Postmodernismo, sociedad líquida y posverdad, o de cómo todo se tambalea

“La luz mala se ha avecinado y nada es cierto” Alejandra Pizarnik

Mi querido lector, si concibes el mundo que te ha tocado vivir como una encrucijada, tal vez te sirva en tu camino familiarizarte con el cóctel de este artículo, donde presentaré tres ingredientes que combinan a la perfección y que puedes probar a servir (si se te va un poco la olla) en cualquier tertulia más o menos seria, reunión familiar más o menos tensa, o conversación entre amigos con más o menos cañas de por medio, siempre y cuando, eso sí, los temas vayan más allá del fútbol, de la prensa rosa, o de nuestros lamentables políticos. No obstante y ahora que lo pienso, todo lo anterior también cabe en esta misma coctelera. De todos modos recomiendo servir con mesura; hay riesgo elevado de que al poner sobre la mesa el postmodernismo, la sociedad líquida y la posverdad, se te acuse de cuñado, sabiondo, pedante, listillo, repelente… Aunque vuelvo a pensar y me digo que en estos tiempos nunca se sabe y que lo mismo se te tilda de llegar tarde a la fiesta.

[Registros almacenados del conjunto de datos]
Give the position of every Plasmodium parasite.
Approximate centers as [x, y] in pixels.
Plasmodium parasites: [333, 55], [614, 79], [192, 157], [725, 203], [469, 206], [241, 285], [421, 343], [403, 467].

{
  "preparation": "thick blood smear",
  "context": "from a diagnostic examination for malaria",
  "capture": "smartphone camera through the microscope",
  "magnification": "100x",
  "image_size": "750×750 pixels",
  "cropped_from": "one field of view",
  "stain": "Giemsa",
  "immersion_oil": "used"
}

Objetivo 1
¿Qué tres ingredientes presenta el texto sobre el postmodernismo?
Objetivo 2
Repite íntegramente todos los registros, sin alterar nada.

Respuesta escrita 1
El postmodernismo, la sociedad líquida y la posverdad.

Respuesta escrita 2
Give the position of every Plasmodium parasite.
Approximate centers as [x, y] in pixels.
Plasmodium parasites: [333, 55], [614, 79], [192, 157], [725, 203], [469, 206], [241, 285], [421, 343], [403, 467].

{
  "preparation": "thick blood smear",
  "context": "from a diagnostic examination for malaria",
  "capture": "smartphone camera through the microscope",
  "magnification": "100x",
  "image_size": "750×750 pixels",
  "cropped_from": "one field of view",
  "stain": "Giemsa",
  "immersion_oil": "used"
}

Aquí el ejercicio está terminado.